# [READING PASSAGE]
EVE Ray Tracer

How it works

This demo renders a ray-traced scene using Web Workers that share memory through SharedArrayBuffer, powered by cljs-thread and the EVE AtomDomain.

• Scene + framebuffer are stored in a shared EVE atom backed by SharedArrayBuffer. Workers deref the atom to read scene data and write pixels directly to the shared framebuffer — zero serialization.
• Work distribution uses pmap to parallelize tile rendering across all available workers. Each tile is rendered independently.
• Live preview — the screen thread runs a 60fps draw loop, continuously blitting the shared framebuffer to canvas while workers render.

The Core Parallelism

The entire render loop is just a parallel map over tile indices:

;; Render all tiles in parallel across workers
(pmap (fn [tile-idx]
        (render-tile! app-state tile-idx
                      tile-w tile-h img-w img-h spp))
      tile-indices)

Each worker reads scene data from the shared atom and writes directly to the shared framebuffer:

;; Worker — render one tile directly to shared framebuffer
(defn render-tile! [app-state tile-idx tile-w tile-h img-w img-h spp]
  (let [state @app-state
        {:keys [spheres materials camera-opts]} (unpack-scene state)

# [EXTRACTED ENTRIES]
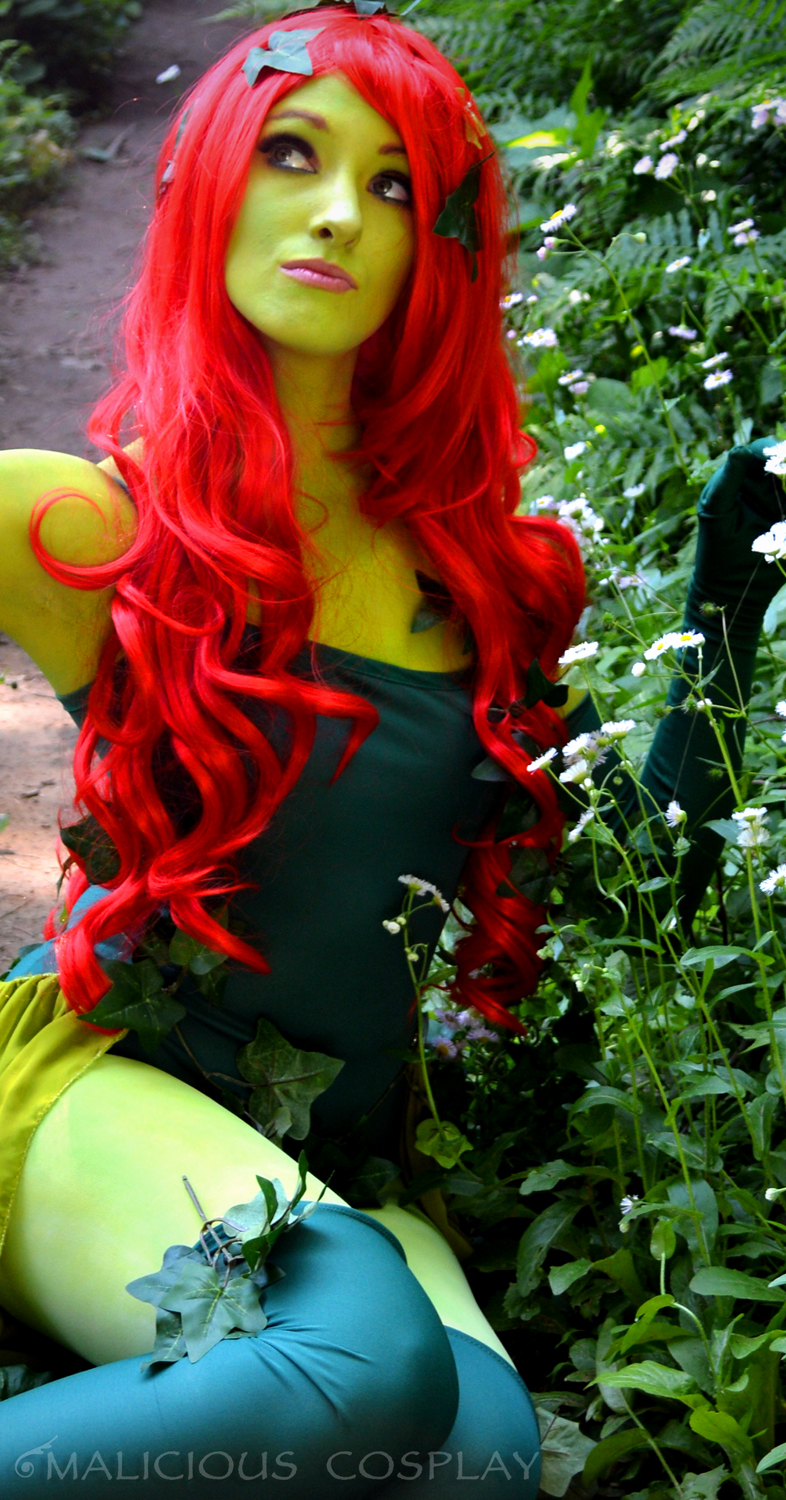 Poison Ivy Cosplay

...

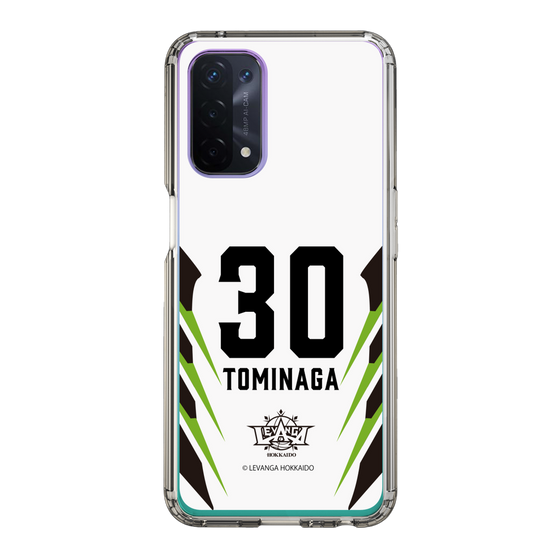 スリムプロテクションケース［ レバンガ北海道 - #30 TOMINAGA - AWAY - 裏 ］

# [WORK INSTRUCTION A]
Quote the ray tracer page word for word, starting with "EVE Ray Tracer" and going on through "framebuffer — zero serialization.".
# [WORK INSTRUCTION B]
Summarize the ray tracer page in two sentences.
Work only from the ray tracer page itself.

# [ANSWER A]
EVE Ray Tracer

How it works

This demo renders a ray-traced scene using Web Workers that share memory through SharedArrayBuffer, powered by cljs-thread and the EVE AtomDomain.

• Scene + framebuffer are stored in a shared EVE atom backed by SharedArrayBuffer. Workers deref the atom to read scene data and write pixels directly to the shared framebuffer — zero serialization.

# [ANSWER B]
The EVE Ray Tracer demo renders a ray-traced scene using Web Workers that share memory through SharedArrayBuffer, powered by cljs-thread and the EVE AtomDomain. The scene and framebuffer sit in a shared EVE atom that workers read from and write pixels to with zero serialization, pmap spreads tile rendering across all available workers, and the screen thread runs a 60fps loop that blits the shared framebuffer to canvas while the workers render.